- City: Dundas, Ontario
- League: Niagara Int. "A" 1964–1979 Georgian Bay Int. "A" 1979–1980 OHA Senior "A" 1980–1987 Allan Cup Hockey League 2000–present
- Home arena: J.L. Grightmire Arena
- Colours: Cardinal red Black Gold
- Head coach: Ron Bernacci
- Website: realmccoys.ca

Franchise history
- 1964–1981: Dundas Merchants
- 1981–1985: Dundas-Hamilton Tigers
- 1985–1988: Dundas Real McCoys
- 2000–present: Dundas Real McCoys

= Dundas Real McCoys =

Canadian senior ice hockey team

The Dundas Real McCoys are a Canadian senior ice hockey team based in Dundas, Ontario. They play in the Ontario Hockey Association's Allan Cup Hockey.

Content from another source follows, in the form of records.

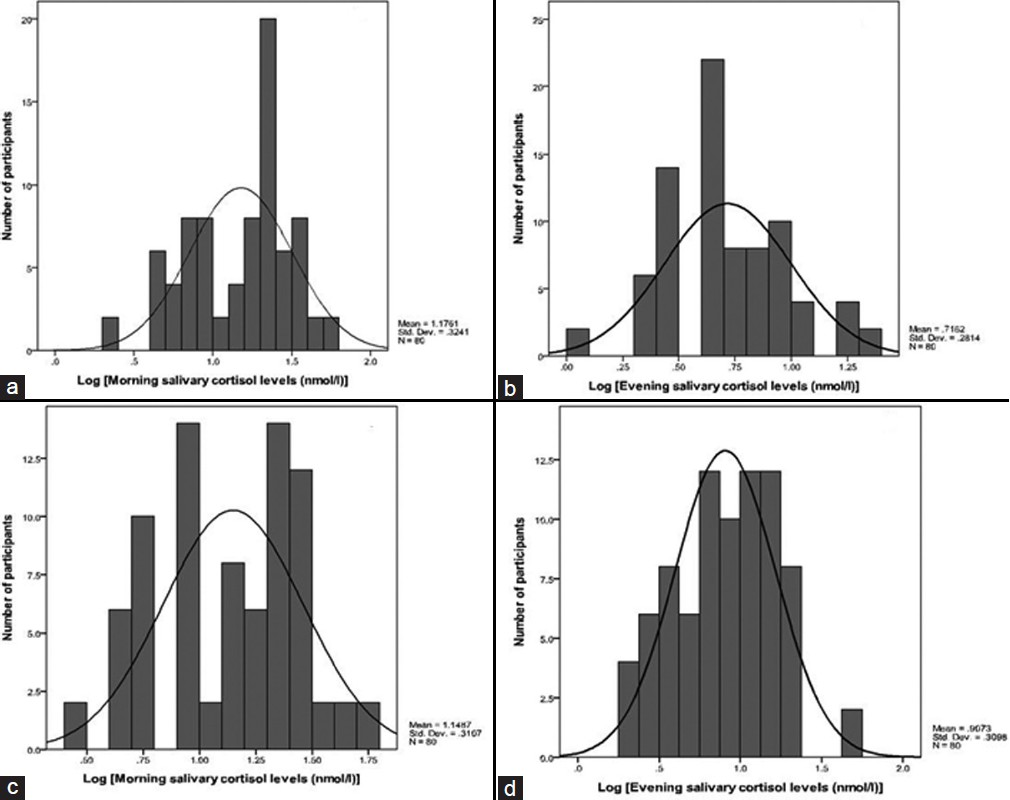 Figure 1: (a) Log transformed frequency distribution of morning saliva cortisol levels in leisure day (b) Log transformed frequency distribution of evening saliva cortisol levels in leisure day (c) Log transformed frequency distribution of morning saliva cortisol levels in working day (d) Log transformed frequency distribution of evening saliva cortisol levels in working day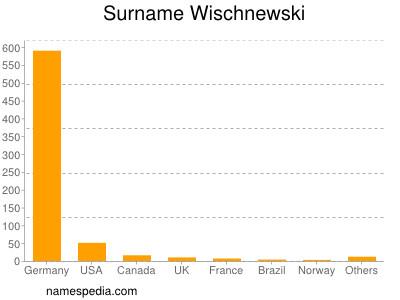 Familiennamen Wischnewski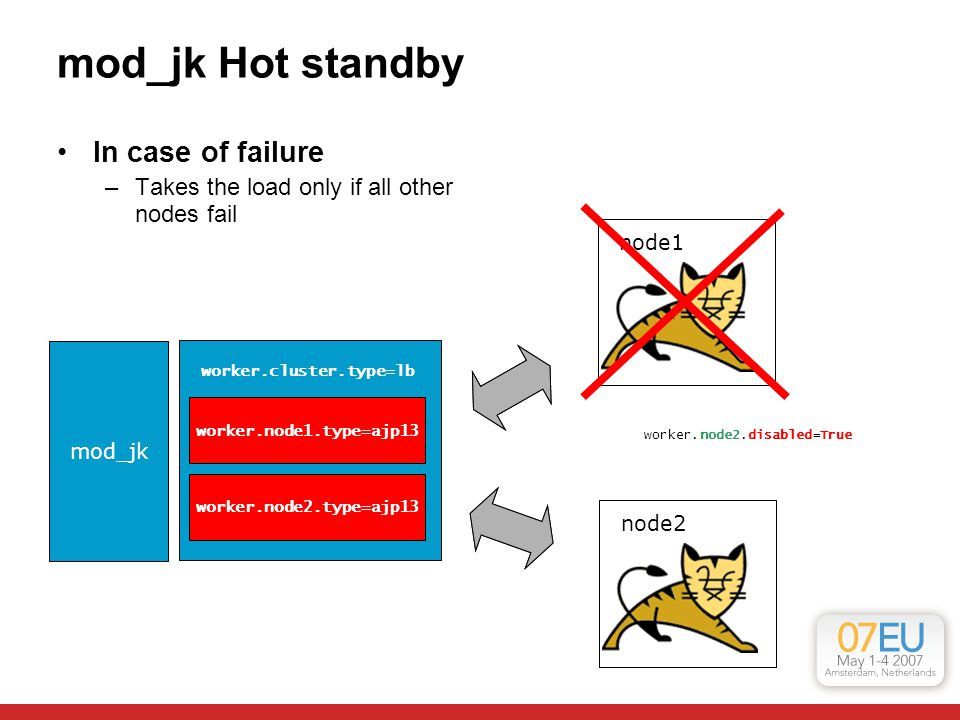 mod_jk Hot standby In case of failure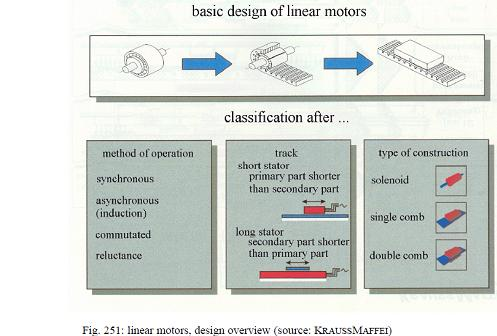 A media to get all datas in electrical science for Linear induction motor design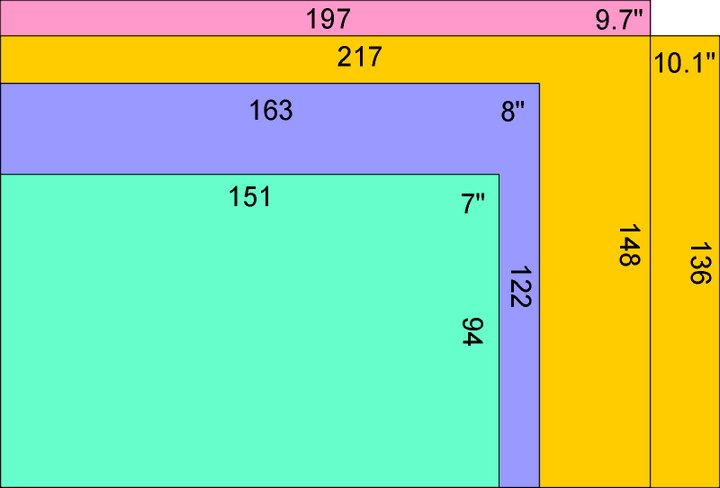 Размеры экранов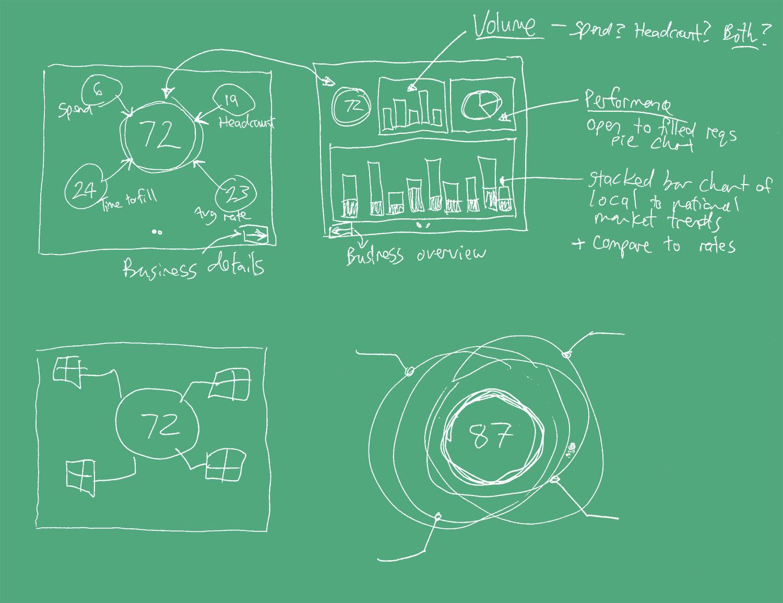 Sketch for talent sourcing app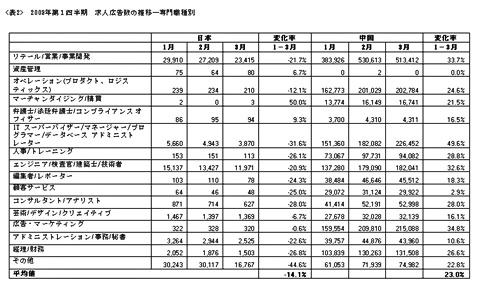 2009年第1四半期 求人広告数の推移—専門職種別(日本、中国)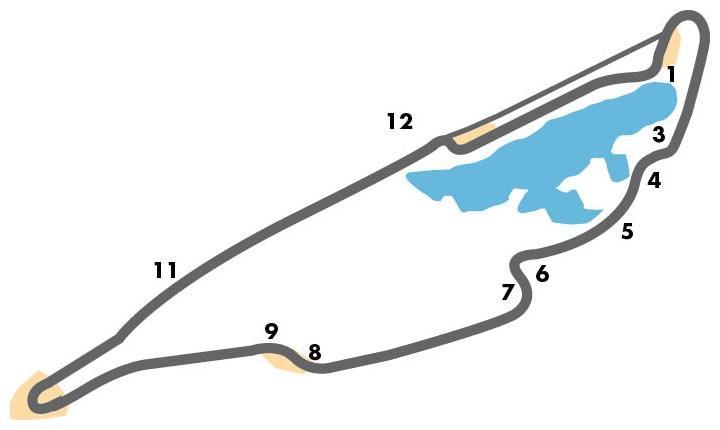 Das Streckenprofil von Montreal
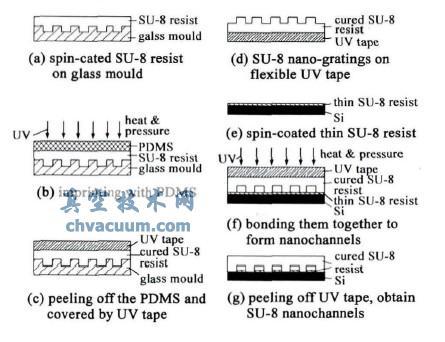 su-8纳米通道制作工艺流程图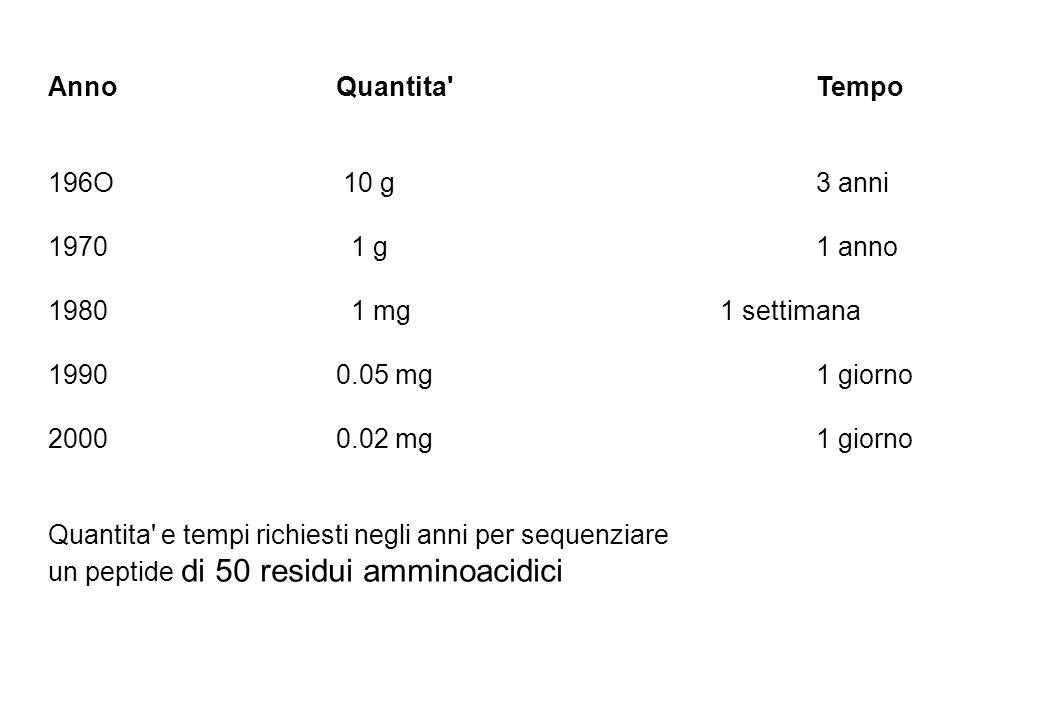 AnnoQuantita'Tempo 196O 10 g3 anni 1970 1 g1 anno 1980 1 mg1 settimana 19900.05 mg1 giorno 20000.02 mg1 giorno Quantita' e tempi richiesti negli anni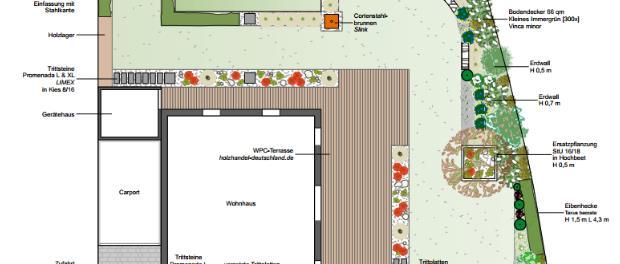 Entwurf unserer Online-Gartenplanung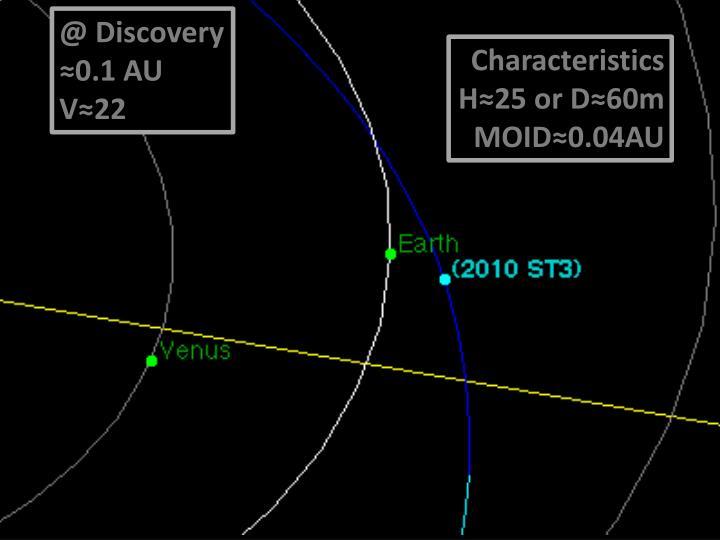 ST3 orbit & discovery circumstances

The Real McCoys have won four National Championships, winning the 1986 Hardy Cup as Canadian Senior "AA" champions and hosting and winning the 2014 Allan Cup, 2023 Allan Cup and 2024 Allan Cup as Canadian Senior "AAA" champions.

==History==
The Real McCoys were once members of the Major Intermediate A Hockey League as the Dundas Merchants, and as the Dundas-Hamilton Tigers. The Tigers won the J. Ross Robertson Cup in 1985 as the league's playoffs champions.

In 1986, the Real McCoys were the last Ontario Hockey Association team to win the Hardy Cup as National Senior "AA"/Intermediate "A" Champions. Only two OHA teams ever won this award, the other was the Georgetown Raiders. The Real McCoys played one year independent after the OHA Sr. League folded in 1987. After faltering in the first round of the national playoffs in 1988, the McCoys folded.

In 2000, the Real McCoys were resurrected in Major League Hockey and have played there ever since. The Real McCoys won the J. Ross Robertson Cup as playoffs champions in 2002, 2003, 2009, 2010, 2011 and 2012.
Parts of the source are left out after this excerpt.